[Stored items]

--------------------------------------------------

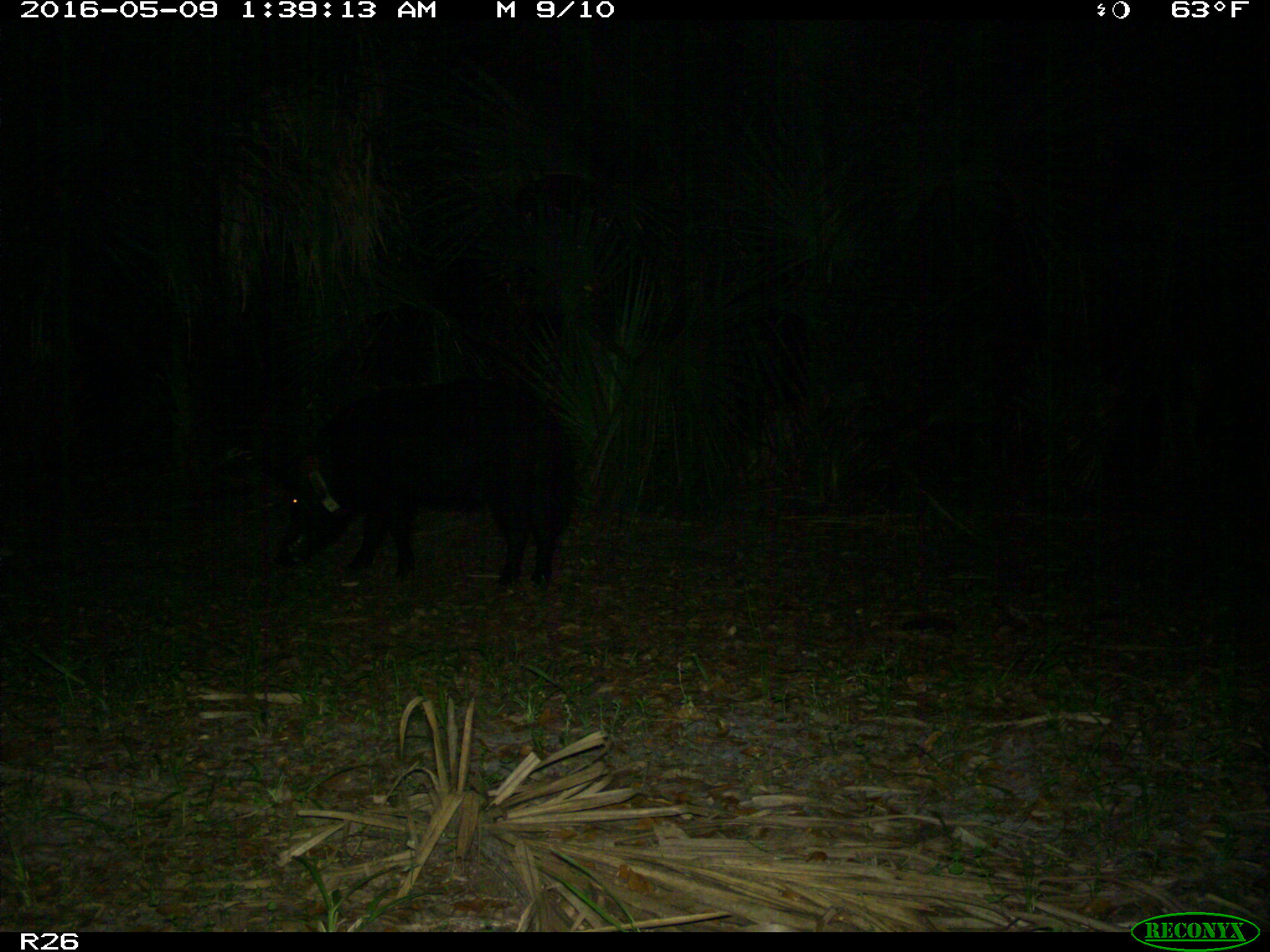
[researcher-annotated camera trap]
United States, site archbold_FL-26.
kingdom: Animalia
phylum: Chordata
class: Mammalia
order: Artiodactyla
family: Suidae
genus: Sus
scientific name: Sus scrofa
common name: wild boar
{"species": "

--------------------------------------------------

▶ _WHAT THE EXERCISE ASKS_:
Retype exactly, and only, the lines from the line holding "class: Mammalia" through the last line of the data; both of those lines count.

▶ _COMPLETED TASK_:
class: Mammalia
order: Artiodactyla
family: Suidae
genus: Sus
scientific name: Sus scrofa
common name: wild boar
{"species": "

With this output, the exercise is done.